Pouvez-vous citer l'entretien avec Charles-Eric Charrier entre « [Charles] Il n'y » et « d'un titre ? », bornes incluses ?

■ Extrait proposé ■
···

Evoquons avec Charles-Eric Charrier ce
disque et l’univers de Man :
[le zata] La création à deux apparaît
souvent comme mystérieuse
(voir les frères Dardenne, les frères Coen au cinéma
ou Dupuy & Berberian dans la bande dessinée). Comment
se passe la création à deux,
est-ce que les tâches sont
réparties ou chacun participe-t-il à la totalité de
la création ?
[Charles] Il n'y a pas de méthodes établies,
cela peut
être une
improvisation, une idée d'un tel ou un tel ; en l'occurrence
ce disque a été
enregistré à trois : nous deux et Anthony Taillard.
Donc
cela fusait de tous
les côtés, le seul postulat de départ était
de s'ouvrir tous les trois et
de laisser les sentiments remonter à la surface (tous les sentiments).
[z] Peux-tu nous livrer une anecdote sur
cette méthode lors
de l'élaboration en prenant l'exemple d'un titre ?

···

■ Données fournies ■
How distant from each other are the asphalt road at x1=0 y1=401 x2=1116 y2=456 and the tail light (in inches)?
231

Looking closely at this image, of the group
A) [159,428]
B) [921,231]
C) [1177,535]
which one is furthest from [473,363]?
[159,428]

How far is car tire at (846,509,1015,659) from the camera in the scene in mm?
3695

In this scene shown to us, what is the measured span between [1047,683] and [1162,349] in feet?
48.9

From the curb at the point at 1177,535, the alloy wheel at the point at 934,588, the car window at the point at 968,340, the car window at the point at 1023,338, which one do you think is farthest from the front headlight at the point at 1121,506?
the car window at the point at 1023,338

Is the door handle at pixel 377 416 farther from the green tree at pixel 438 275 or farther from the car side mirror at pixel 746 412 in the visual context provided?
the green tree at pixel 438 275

···

■ Résultat obtenu ■
[Charles] Il n'y a pas de méthodes établies,
cela peut
être une
improvisation, une idée d'un tel ou un tel ; en l'occurrence
ce disque a été
enregistré à trois : nous deux et Anthony Taillard.
Donc
cela fusait de tous
les côtés, le seul postulat de départ était
de s'ouvrir tous les trois et
de laisser les sentiments remonter à la surface (tous les sentiments).
[z] Peux-tu nous livrer une anecdote sur
cette méthode lors
de l'élaboration en prenant l'exemple d'un titre ?